Topics, variables, and features
System is designed to maximize precision in how evidence is captured and represented, while also ensuring that information about the same or similar things is grouped together. This is key to building and representing one system.
Words necessarily obfuscate some complexity of the system they represent. So the System Platform organizes information into three layers of precision. To make it clear what resolution you’re investigating, System color codes this as follows:
Most specific | Information at the data level is represented in blue. | new_confirmed |
| Information at the variable level is represented in black. | Covid-19 Incidence |
Least specific | Information at the topic level is represented in red. | COVID-19 |
Topics make up the platform’s semantic layer. They provided shared meaning spaces to organize and explore information on System. At this highest level, System organizes variables by the topics they measure.
The System Platform pulls all topics and their definitions from Wikidata and regularly indexes Wikidata to remain up-to-date with the Semantic Web.
Unlike variables, topics can’t be measured in and of themselves.
Variables on System are scientific variables used to measure topics in the world. We define variables, simply, as anything that can be measured using a defined methodology.
Variables like Body Mass Index (BMI) and Gross Domestic Product (GDP) help us understand our health and the economy. BMI, for example, is universally defined as the body mass divided by the square of the body height, and is expressed in units of kg/m2.
A variables may be one of several ways of measuring a topic. For example:
Variable Name | Topic Name |
---|---|
| Obesity |
| Human Pregnancy |
Depending on the goal of a study, researchers measure the topic Air Pollution in different ways. For example:
- "Concentration of Fine Particulate Matter" when studying the role that Fine Particulate Matter plays in premature deaths per year worldwide, as per this study.
- "Toxicity of Fine Particulate Matter", when comparing levels of toxicity in various combustion sources and non-combustion sources, such as diesel engines, road dust, coal combustion, as per this study.

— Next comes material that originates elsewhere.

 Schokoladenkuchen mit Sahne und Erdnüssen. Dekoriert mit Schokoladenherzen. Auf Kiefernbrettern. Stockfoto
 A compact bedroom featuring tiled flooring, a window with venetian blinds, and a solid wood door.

- "Concentration of Nitrogen Dioxide", when studying the effect of nitrogen dioxide concentrations on bronchial inflammations, as per this study.
Variables Monitoring
System also provides a way of tracking the values of variables as a system. When variables are connected to data with time-varying values, System displays the current value alongside the most recent previous value and the percent change between the values. When the values and recent changes are examined for systems of related variables, you get richer context to consider the data. While depictions of changes in value can be found in many places (economic indicator reports, health records, etc.), this feature is designed to show you systems of changes in the data that are used to measure our world. Since System shows you the statistical direction of the relationships between variables (though not necessarily the causal direction), this feature can help you predict changes in variables before they are actually measured and consider possible actions to take to move variables.

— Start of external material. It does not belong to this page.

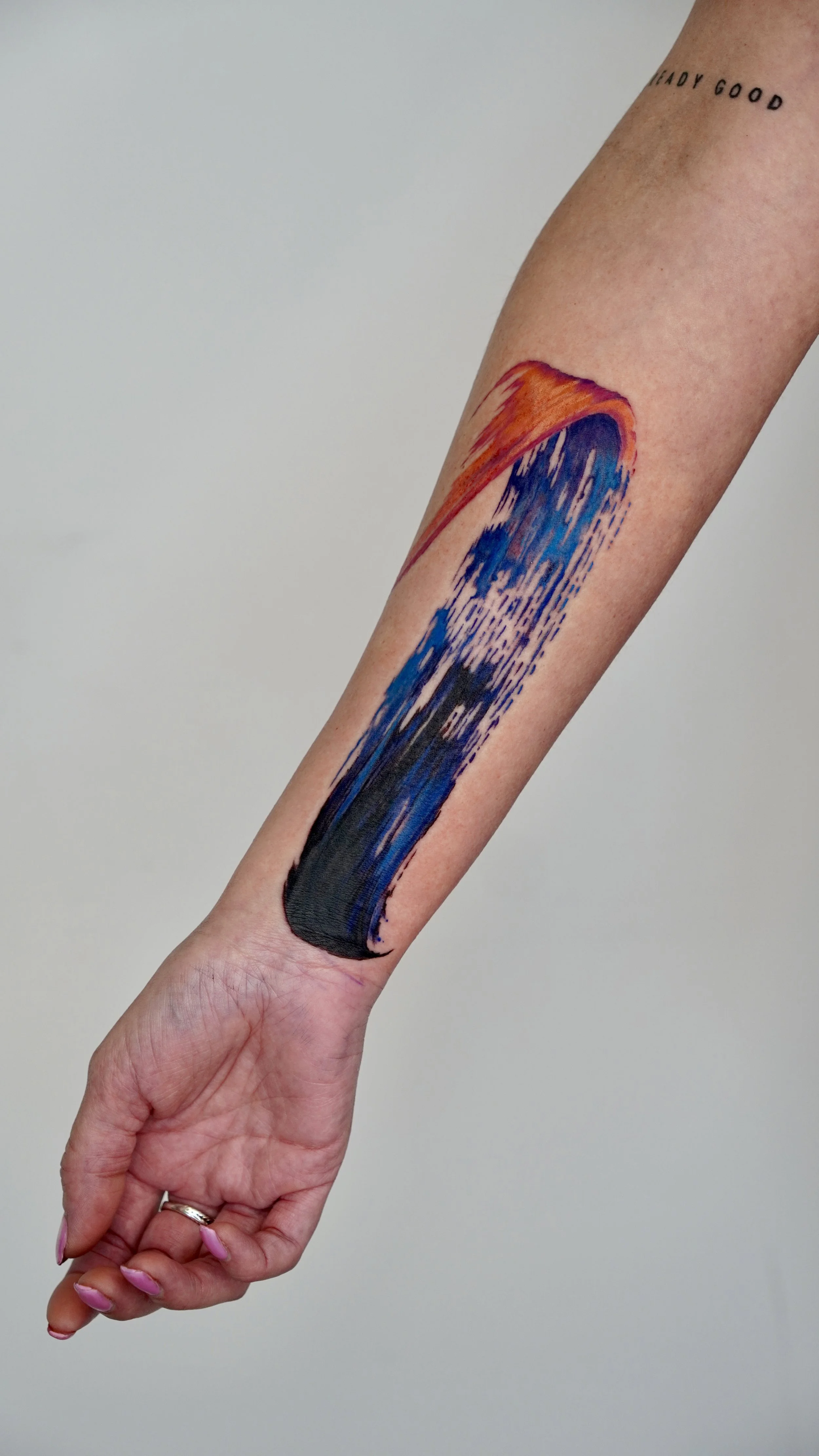 Arm with abstract tattoo featuring a flowing streak of orange, purple, blue, and black colors.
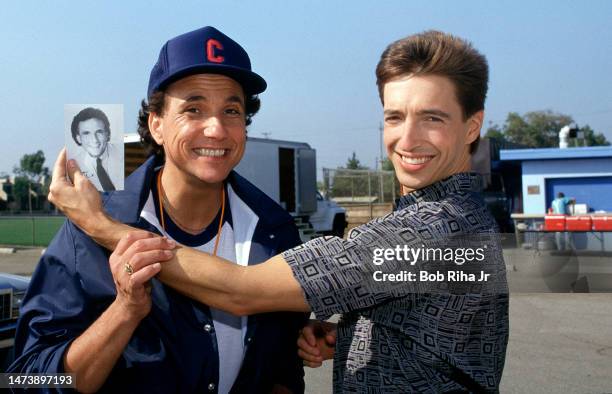 Ron Reagan Jr. With Actor Henry Polic during a break while filming on location a segment of television show 'Webster', October 16, 1986 in Los...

Features (data) are the most precise building block in System’s information architecture. Whenever possible, pieces of evidence are gathered and computed at this level to maximize accuracy and reproducibility.
System matches data, variables, and topics as follows: A topic can be matched to any variable and a variable can be matched to any feature. This many-to-one organization allows System to aggregate statistical associations even when the underlying features and variables are operationalized slightly differently (e.g. measured on different populations).